- Track carry explicitly instead of adding to scalar
- Branch-free code for carry calculations
Gives ~0.6% improvement for bench_verify (64bit, endo=yes)
Gives ~0.6% improvement for bench_verify (64bit, endo=yes)
- Track carry explicitly instead of adding to scalar
- Branch-free code for carry calculations
ACK, nice!
With latest changes, perf. increased by ~2% total for bench_verify (64bit, endo=yes), maybe half that for endo=no, but...
Note that the tests are currently failing for endo=no, because of the VERIFY_CHECK for w <= 15; when endo=no, _ecmult_wnaf is called for WINDOW_G==16. There is a bug lurking here because 'int' is only required to be 16 bits AFAIK, and if it is in fact 16, _ecmult_wnaf wouldn't work for w > 15 (thus the check). Note that the bug is independent of this PR.
I guess the simplest fix is to change the element type of 'wnaf' to int32_t. Alternately, we could make it explicitly int16_t and just set WINDOW_G to 15 in all cases. Thoughts?
The code is not 16 bit safe in a number of places. I've fixed things that I've touched, but an effort should be made at some point to fix that. The current requirement for the availability of a 64-bit long long though keeps me from simply just trying to build it for a 16 bit platform. :)
OK, I just changed the check to w <= 31 for now, to reflect the effective assumption of 32-bit int.

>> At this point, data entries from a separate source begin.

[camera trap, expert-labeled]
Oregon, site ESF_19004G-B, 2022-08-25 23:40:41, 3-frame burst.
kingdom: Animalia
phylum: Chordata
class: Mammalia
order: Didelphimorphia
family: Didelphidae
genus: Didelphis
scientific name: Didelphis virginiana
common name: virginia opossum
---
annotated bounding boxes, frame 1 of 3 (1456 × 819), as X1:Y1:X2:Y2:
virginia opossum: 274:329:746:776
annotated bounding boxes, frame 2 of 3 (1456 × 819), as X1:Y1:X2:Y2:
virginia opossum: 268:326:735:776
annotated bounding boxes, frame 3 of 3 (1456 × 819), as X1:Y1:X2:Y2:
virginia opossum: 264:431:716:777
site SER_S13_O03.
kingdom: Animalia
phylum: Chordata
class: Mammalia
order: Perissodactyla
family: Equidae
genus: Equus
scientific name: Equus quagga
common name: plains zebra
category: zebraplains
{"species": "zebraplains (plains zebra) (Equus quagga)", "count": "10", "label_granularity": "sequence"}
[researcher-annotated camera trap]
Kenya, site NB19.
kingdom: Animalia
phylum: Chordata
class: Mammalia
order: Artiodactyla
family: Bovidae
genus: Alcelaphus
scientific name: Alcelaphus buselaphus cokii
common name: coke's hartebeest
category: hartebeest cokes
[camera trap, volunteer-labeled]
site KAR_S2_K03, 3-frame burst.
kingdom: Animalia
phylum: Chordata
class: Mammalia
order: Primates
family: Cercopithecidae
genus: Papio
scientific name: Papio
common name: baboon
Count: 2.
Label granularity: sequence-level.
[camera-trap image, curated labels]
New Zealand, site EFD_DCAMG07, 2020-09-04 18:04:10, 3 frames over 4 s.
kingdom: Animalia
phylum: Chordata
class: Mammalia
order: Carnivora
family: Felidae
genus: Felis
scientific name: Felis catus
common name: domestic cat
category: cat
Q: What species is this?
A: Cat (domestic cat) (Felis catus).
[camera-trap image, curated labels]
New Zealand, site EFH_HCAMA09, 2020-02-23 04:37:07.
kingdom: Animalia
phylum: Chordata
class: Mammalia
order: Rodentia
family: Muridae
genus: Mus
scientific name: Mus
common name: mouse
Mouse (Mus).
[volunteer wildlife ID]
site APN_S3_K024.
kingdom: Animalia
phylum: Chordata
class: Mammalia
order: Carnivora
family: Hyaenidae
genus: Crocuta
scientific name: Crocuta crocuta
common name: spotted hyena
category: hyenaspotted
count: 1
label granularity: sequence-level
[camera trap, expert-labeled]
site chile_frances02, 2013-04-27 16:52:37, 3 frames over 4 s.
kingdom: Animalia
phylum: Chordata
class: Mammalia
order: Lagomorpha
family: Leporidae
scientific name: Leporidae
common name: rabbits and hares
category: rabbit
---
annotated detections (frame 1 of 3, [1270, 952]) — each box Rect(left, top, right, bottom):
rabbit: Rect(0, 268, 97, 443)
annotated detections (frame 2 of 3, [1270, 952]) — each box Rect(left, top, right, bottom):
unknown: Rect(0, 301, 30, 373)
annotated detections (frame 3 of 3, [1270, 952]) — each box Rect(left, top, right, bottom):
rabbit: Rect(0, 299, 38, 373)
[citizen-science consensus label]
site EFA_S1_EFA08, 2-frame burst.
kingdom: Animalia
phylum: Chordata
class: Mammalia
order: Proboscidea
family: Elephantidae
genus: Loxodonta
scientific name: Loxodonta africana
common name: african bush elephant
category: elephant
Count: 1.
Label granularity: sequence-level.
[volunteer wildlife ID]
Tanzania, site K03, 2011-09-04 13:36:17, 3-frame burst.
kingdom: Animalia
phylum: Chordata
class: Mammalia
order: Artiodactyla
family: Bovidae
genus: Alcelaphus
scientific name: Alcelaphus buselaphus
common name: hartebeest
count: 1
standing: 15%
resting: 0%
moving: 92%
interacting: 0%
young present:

Tested ACK, though if others feel we should react more seriously to the 16-bit incompatibility I'll withdraw it :)
Very good stuff, thanks Peter!
- Initialize 'wnaf' to zeroes using memset
- Add new 'len' arg to speed up smaller scalars (mostly for endo=yes)
I reconsidered the "external initialisation of wnaf" change (rebased out that version) and changed to a memset inside _ecmult_wnaf. Still ~2% improvement.
ACK